05 Novembro 2014 | 03h 00

Barco enfrentou fenômeno climático raro e João Lara Mesquita, no comando da embarcação, conta a luta da tripulação

“A Antártica é múltipla. Assusta, impõe barreiras e é hostil. Cobra um preço alto de quem a desafia. Mas também pode ser o lugar mais espetacular na Terra. Seu espectro de cores não tem rival. E os contornos dramáticos, exagerados em perfeição, nos transformam em espectadores apalermados sem saber escolher as palavras para descrever a paisagem. Nada se compara a ela”, escreve o jornalista João Lara Mesquita em A Saga do Mar Sem Fim, livro que lança nesta quarta-feira, às 18h30, na Livraria da Vila do Shopping JK.

Divulgação
Primeira viagem foi no verão 2011-2012

Ele viu essa beleza sem igual a bordo do Mar Sem Fim enquanto fazia uma série de reportagens ambientais. Voltaria a visitar o local em 2012, mas desta vez acompanhado de um grupo de turistas. O barco, no entanto, começou a apresentar problemas ao mesmo tempo em que a natureza se manifestava. “Passei por um fenômeno climático muito raro, o jato frio inercial, que pode durar uma semana ou mais. Fui pego no meio dele. Ele acirra as condições da Antártica – faz os ventos ficarem mais fortes e o frio, mais frio. Cheguei a pegar -14º dentro do barco. Fora, a sensação térmica chegava a -30º, -40º”, relembra o jornalista.

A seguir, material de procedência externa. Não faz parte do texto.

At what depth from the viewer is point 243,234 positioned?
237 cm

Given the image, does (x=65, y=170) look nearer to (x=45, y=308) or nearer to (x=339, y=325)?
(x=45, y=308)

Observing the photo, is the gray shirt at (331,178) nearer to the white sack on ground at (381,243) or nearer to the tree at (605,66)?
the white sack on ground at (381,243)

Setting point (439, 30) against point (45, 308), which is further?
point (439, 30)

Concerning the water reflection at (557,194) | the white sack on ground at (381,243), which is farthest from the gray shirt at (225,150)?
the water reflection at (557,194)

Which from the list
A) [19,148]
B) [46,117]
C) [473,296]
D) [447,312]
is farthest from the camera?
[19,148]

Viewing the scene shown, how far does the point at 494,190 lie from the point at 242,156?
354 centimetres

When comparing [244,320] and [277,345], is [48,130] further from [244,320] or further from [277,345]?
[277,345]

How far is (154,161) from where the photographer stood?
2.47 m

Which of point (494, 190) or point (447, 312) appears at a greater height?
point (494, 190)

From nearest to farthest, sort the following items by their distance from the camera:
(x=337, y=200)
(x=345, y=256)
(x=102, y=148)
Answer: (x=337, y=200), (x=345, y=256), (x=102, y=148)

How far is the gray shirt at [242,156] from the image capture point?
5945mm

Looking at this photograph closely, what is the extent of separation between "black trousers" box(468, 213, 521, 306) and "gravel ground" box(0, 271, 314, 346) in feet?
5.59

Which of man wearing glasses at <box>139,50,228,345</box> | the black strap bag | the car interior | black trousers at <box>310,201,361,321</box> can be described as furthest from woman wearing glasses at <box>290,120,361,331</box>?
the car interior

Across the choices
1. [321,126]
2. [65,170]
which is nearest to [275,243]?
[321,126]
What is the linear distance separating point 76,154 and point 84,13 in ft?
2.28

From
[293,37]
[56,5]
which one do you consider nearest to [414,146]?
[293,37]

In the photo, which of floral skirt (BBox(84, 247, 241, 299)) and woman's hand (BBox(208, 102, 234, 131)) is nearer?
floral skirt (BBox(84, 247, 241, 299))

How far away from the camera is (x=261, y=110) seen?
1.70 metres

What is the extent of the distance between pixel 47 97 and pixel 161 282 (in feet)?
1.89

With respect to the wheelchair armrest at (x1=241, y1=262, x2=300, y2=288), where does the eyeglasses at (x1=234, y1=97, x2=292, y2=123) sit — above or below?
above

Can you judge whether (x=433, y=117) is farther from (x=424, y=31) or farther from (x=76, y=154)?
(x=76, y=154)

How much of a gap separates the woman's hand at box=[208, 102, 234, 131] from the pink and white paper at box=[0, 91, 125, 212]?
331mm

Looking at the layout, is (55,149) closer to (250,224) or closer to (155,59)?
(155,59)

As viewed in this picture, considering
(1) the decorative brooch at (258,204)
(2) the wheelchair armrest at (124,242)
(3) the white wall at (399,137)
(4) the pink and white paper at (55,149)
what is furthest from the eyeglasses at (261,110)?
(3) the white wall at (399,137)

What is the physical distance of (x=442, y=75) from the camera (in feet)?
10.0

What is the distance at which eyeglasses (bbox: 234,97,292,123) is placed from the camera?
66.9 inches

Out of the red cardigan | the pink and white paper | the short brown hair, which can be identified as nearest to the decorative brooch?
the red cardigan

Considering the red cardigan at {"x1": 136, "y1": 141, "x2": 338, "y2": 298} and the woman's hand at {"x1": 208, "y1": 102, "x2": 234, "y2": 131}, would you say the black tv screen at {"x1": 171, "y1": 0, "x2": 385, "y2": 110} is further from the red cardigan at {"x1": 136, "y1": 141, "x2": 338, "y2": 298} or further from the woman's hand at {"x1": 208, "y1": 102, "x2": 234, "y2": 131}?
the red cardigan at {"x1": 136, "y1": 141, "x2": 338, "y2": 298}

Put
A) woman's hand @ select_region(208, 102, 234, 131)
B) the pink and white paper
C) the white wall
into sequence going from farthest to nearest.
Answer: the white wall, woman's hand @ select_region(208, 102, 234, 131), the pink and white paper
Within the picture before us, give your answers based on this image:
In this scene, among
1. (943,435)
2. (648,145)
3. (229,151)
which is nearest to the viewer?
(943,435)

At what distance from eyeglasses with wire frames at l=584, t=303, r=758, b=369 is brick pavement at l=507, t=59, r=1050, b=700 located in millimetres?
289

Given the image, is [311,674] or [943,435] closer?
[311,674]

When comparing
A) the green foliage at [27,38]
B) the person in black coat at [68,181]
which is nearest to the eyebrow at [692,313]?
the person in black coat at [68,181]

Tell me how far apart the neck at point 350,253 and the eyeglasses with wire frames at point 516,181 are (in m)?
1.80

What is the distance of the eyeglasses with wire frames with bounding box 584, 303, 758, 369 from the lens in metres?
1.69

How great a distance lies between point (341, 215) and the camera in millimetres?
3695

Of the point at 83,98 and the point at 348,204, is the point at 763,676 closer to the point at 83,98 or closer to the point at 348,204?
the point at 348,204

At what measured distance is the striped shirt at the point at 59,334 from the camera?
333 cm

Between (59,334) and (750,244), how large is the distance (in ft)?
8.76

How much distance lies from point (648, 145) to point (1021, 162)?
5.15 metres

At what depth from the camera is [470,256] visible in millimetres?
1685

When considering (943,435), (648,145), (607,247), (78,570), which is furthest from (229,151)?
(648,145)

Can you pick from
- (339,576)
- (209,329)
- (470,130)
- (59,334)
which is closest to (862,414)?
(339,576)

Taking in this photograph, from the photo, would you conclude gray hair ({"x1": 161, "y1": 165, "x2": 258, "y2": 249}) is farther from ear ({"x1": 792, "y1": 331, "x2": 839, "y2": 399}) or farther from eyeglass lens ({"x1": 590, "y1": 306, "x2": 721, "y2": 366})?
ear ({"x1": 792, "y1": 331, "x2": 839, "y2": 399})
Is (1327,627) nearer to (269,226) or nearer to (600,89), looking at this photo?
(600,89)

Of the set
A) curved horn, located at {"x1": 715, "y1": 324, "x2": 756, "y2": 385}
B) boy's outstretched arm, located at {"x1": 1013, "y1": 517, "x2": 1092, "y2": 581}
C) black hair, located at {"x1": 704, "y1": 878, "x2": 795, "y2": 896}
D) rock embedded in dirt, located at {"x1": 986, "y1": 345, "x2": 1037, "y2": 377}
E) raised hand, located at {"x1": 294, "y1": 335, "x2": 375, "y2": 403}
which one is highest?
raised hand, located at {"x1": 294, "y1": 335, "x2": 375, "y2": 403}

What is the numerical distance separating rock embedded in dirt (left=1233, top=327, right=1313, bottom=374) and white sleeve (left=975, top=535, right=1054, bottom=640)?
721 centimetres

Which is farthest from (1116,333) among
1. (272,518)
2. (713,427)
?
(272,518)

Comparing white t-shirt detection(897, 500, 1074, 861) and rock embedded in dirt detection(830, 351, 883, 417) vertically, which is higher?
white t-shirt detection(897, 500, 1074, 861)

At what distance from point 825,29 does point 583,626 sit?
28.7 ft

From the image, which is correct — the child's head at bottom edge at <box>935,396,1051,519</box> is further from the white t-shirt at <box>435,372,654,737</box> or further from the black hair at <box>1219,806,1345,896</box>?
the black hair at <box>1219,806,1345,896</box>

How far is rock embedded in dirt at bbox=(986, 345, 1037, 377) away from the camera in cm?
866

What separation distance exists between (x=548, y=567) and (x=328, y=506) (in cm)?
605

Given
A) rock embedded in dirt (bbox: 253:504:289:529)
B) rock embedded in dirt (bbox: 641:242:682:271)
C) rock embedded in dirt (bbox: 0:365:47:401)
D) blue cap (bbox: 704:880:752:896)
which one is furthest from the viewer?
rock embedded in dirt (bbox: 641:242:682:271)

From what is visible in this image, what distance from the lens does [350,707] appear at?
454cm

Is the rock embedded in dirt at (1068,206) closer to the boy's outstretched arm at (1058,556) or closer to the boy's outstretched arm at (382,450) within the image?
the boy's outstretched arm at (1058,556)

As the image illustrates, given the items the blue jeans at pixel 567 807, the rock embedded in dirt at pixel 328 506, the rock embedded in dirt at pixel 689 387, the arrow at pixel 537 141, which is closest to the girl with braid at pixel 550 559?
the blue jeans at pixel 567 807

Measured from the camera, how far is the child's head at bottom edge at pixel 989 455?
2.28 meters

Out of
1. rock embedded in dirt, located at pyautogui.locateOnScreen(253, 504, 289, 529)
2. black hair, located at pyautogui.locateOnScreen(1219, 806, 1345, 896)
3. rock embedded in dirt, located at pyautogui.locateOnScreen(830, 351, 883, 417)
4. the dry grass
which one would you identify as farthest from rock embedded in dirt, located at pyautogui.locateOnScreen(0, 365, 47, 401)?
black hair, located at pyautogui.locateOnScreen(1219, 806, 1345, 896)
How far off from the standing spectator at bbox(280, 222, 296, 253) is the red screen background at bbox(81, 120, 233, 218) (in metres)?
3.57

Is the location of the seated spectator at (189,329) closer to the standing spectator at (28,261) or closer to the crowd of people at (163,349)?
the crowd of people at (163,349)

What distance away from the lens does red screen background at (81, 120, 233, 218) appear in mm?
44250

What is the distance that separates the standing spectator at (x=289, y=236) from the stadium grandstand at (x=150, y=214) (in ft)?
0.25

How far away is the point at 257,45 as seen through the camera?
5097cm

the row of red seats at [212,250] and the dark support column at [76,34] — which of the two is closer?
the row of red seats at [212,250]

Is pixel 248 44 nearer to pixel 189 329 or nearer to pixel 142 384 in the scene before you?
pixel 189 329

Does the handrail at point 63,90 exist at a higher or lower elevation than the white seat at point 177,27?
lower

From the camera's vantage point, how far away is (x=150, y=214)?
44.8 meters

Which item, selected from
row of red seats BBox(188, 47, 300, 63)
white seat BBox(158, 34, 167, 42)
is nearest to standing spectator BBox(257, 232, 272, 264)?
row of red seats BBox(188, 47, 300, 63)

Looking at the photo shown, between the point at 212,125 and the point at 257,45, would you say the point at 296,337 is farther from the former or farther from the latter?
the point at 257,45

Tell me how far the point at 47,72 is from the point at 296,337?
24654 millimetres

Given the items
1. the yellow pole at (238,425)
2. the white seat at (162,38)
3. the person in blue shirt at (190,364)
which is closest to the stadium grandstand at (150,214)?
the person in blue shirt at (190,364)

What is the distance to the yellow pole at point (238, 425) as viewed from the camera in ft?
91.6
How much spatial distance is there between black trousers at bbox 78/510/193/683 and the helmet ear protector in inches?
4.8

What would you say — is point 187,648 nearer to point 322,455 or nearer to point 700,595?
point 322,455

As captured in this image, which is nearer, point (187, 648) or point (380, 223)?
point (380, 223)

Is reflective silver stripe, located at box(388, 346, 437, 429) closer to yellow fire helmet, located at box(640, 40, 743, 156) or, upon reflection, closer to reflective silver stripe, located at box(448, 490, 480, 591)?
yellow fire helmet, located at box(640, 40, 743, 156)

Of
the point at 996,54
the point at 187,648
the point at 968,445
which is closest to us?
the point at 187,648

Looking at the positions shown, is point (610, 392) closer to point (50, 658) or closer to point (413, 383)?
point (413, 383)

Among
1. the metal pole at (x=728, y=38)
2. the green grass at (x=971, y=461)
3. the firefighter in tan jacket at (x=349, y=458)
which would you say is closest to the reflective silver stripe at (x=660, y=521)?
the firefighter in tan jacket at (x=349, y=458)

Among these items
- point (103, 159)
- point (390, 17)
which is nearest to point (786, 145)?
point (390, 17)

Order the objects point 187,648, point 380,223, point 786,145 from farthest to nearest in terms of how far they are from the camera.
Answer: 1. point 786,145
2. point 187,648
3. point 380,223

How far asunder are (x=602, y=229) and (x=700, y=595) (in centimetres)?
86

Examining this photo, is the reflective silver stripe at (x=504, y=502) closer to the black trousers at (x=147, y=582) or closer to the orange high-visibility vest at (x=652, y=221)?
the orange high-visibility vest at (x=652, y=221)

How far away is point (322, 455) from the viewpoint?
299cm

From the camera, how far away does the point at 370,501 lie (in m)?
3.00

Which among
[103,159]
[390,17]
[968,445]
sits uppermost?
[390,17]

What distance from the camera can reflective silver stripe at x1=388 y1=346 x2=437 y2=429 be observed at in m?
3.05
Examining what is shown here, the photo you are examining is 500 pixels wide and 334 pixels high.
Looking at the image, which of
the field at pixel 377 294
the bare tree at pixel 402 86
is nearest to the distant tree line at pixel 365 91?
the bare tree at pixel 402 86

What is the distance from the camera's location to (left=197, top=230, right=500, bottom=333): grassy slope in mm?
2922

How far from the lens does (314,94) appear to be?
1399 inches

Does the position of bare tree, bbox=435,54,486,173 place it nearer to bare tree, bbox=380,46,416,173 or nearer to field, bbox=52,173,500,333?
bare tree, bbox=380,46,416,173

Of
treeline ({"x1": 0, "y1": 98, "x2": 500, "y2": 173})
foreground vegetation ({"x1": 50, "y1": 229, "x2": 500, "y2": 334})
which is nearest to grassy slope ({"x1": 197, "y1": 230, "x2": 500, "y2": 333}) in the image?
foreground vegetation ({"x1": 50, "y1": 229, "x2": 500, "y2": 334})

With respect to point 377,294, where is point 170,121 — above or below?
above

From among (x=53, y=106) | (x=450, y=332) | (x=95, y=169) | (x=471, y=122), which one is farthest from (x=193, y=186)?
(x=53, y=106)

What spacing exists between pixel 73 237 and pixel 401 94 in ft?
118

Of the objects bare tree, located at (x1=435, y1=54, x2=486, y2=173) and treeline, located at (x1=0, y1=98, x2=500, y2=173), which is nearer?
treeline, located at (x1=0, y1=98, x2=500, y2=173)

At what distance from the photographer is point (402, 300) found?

O voo que levou os turistas embora foi o mesmo que deixou Plínio Romeiro Jr., amigo e conhecedor de náutica, no cenário congelante. Com a tripulação – e atentos aos sons, já que nada se via por causa do mau tempo, e aos sinais do radar -, eles lutariam pela vida – sem que tivessem total consciência disso – e para manter o Mar Sem Fim flutuando.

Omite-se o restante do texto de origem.